Portland Stage, which has been active for much of the pandemic, opens its fall season Sept. 29 with the premiere of Maine playwright Callie Kimball’s latest play, “Perseverance.” Portland Stage commissioned Kimball to write a play for the 100th anniversary of the women’s suffrage, and she created a fictional story about two women, whose stories intertwine through their work in the same physical space 100 years apart. The story begins in 1920 with Perseverance Turner, an African-American schoolteacher and suffragist in Hillcroft, Maine, and continues with Dawn Davis, a white school teacher a century later. Both work to improve the lives of their students with the resources of their times. On Nov. 3, Portland Stage presents “Searching for Mr. Moon,” a play by Richard Topol and Willy Holtzman that contemplates the mysteries of parenthood and mortality. For tickets and more information, go to portlandstage.org.

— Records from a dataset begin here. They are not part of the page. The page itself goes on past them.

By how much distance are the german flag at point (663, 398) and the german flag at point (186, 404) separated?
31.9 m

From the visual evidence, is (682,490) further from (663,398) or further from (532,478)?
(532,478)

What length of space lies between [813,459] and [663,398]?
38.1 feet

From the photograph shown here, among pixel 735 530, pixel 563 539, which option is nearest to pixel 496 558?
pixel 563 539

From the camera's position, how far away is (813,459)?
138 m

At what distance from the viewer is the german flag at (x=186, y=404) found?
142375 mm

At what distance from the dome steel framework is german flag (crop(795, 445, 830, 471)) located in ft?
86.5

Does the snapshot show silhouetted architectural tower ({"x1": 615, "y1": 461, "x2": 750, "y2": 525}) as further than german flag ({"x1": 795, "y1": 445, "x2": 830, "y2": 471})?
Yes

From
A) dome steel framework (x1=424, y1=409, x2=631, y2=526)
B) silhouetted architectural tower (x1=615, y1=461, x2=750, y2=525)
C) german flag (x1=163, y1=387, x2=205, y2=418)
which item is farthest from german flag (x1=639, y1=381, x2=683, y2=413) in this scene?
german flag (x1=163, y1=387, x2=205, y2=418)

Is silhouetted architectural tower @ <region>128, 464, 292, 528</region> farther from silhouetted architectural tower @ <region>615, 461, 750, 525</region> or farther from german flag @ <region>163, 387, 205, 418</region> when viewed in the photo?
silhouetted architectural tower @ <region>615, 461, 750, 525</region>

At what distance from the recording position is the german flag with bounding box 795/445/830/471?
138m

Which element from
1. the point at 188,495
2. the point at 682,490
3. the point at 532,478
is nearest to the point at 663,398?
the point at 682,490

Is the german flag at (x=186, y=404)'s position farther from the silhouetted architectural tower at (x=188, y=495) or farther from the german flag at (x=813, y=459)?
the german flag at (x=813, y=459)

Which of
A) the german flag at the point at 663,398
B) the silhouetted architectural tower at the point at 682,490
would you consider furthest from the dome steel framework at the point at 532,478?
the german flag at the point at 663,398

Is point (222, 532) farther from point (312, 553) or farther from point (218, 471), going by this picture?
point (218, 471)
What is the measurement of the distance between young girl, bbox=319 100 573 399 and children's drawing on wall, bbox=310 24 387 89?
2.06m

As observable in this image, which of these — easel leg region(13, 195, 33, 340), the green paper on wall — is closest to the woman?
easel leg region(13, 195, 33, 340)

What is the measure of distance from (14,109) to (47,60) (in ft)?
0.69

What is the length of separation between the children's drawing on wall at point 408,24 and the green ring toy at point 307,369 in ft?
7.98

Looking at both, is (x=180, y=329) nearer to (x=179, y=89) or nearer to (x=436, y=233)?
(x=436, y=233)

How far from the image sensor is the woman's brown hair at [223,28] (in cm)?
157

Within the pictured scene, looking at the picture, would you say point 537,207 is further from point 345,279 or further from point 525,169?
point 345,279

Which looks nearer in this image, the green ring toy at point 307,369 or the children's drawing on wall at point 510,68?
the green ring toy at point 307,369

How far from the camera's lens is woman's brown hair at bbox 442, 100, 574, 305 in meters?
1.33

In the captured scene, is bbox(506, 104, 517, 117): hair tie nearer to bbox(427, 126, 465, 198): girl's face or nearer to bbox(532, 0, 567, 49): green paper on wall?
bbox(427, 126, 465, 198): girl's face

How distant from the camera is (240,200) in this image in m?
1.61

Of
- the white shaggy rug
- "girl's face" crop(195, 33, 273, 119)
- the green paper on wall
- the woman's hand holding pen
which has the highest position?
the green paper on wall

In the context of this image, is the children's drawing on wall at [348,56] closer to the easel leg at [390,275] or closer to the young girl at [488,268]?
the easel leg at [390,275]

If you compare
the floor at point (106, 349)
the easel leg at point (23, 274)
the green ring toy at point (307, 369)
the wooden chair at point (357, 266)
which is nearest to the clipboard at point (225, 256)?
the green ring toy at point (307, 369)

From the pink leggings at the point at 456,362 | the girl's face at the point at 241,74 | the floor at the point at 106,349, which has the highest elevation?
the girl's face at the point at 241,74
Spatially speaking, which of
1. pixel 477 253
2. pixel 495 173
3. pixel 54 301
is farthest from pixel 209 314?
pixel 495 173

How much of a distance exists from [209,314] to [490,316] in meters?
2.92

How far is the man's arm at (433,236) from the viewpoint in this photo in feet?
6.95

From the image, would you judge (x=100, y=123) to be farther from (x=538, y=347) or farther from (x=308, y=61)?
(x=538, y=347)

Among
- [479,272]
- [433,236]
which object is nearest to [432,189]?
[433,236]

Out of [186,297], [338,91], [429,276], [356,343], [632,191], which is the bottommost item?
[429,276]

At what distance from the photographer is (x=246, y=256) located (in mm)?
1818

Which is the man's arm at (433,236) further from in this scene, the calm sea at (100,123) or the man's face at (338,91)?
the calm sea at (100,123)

Good Theater, which sat out the past year, resumes live performances Oct. 20 at the St. Lawrence Arts Center in Portland with “Jane Austen’s Lady Susan,” a world premiere of a new play by Rob Urbinati. It’s a comedic romp, adapted from a Jane Austen short story, about a recent English widow who visits her brother- and sister-in-law, with daughter in tow, to help clarify her estate. “She is trying to survive with that British stiff upper lip, and hilarity ensues,” said Good Theater artistic director Brian Allen. “Sparks fly as romance and comedy bloom.” goodtheater.com.
On the waterfront in Rockland, playwright Michael Gorman and his Forty Hour Club present “Never Leaving this Boat – Fragments of a Blues Opera” at 1 and 4 p.m. Sept. 11 and 3 p.m. Sept. 12 outdoors at the Steel House Amphitheater, 639 Main St. The musical explores the impact of opiates on the commercial fishing industry, and is part of Gorman’s ongoing project, “Chasing the New White Whale – Harpooning Addiction.” fortyhourclub.com.